Everything You Need To Know About Phishing
By Chris Crellin, Senior Director, Product Management, Barracuda MSP
Low-tech security strategies are a vital part of protecting customers from email-borne threats.
Phishing attacks are on the rise, and they’re increasingly costly for businesses. The most recent State of the Phish Report indicates that 76 percent of information security professionals experienced a phishing attack in 2017, and Verizon reports that 90 percent of all cyberattacks (which increasingly include ransomware) begin with phishing emails.

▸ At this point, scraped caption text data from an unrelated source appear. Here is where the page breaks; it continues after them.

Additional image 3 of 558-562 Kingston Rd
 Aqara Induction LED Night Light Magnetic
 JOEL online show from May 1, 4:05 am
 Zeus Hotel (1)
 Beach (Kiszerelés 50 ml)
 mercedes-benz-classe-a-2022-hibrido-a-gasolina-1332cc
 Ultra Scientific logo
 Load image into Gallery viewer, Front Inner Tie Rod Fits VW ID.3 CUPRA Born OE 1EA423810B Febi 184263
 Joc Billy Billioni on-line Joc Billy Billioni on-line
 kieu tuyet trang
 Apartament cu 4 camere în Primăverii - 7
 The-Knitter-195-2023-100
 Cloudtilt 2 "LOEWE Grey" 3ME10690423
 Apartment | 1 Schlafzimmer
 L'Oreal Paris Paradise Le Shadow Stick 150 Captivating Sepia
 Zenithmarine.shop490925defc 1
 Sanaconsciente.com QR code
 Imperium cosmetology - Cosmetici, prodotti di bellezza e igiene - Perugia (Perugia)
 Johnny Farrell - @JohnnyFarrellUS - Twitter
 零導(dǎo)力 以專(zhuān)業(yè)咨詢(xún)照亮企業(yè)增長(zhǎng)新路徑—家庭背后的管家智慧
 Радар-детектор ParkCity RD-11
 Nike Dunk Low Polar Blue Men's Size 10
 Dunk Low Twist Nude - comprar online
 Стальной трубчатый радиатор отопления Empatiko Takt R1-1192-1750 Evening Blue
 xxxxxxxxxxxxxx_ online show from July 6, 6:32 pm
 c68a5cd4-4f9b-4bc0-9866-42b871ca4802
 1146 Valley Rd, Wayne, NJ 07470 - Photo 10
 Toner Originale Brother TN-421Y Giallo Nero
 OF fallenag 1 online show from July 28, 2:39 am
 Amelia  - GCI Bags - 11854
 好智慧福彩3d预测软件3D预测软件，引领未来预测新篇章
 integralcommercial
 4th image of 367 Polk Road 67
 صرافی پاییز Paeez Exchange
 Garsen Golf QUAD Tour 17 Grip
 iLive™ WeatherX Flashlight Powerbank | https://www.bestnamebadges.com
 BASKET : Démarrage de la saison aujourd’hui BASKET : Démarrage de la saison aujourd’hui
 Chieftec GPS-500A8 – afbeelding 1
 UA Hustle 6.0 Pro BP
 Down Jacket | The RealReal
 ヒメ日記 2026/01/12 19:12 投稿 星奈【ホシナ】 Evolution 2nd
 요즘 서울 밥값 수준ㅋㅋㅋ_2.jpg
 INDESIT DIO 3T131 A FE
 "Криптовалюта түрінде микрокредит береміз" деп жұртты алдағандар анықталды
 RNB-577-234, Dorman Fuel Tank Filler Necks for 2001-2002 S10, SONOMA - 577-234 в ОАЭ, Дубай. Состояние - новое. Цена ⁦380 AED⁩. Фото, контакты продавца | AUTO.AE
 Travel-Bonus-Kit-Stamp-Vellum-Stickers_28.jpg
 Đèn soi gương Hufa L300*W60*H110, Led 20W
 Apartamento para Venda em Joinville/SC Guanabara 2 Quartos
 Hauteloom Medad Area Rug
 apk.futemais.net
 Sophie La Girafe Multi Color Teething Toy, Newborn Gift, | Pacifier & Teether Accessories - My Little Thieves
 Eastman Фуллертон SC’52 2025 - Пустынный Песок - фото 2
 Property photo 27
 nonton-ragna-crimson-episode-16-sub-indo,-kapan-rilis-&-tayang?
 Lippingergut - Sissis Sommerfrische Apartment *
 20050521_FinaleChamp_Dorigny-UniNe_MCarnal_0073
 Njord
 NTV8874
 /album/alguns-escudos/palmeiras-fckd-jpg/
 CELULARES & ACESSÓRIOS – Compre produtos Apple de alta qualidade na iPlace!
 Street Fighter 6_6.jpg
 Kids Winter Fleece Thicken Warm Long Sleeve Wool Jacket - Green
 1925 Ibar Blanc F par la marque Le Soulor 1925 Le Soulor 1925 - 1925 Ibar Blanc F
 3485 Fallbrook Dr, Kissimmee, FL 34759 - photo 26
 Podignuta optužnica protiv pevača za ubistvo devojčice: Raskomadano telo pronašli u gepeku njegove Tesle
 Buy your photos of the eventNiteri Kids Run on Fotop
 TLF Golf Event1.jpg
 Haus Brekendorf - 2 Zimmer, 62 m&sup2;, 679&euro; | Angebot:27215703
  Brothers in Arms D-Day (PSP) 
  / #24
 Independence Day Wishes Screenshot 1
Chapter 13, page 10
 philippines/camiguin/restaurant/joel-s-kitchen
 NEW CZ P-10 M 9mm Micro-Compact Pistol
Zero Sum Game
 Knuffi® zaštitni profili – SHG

That means malicious email should be top of mind for businesses. However, many companies still don’t quite understand the breadth and scope of the phishing problem, the potential risks, or even what phishing truly is.
What counts as phishing?
Any attempt to obtain information or money using a fraudulent email counts as phishing. Phishing emails spoof the look and feel of an actual email message from a trusted source — a person or, more often, a company such as Amazon, Chase Bank, FedEx, Google, PayPal, or UPS. These emails create a sense of urgency for users to follow a link to a page where they will enter their personal passwords to prevent some type of adverse event — like their email account being shut down or a fraudulent charge being processed — or to double-check an account balance.
Once they log in, their information may be stolen, or their computer could be infected with malware or ransomware. In some cases, cyber criminals use the data to hack into accounts and steal money or make fraudulent purchases.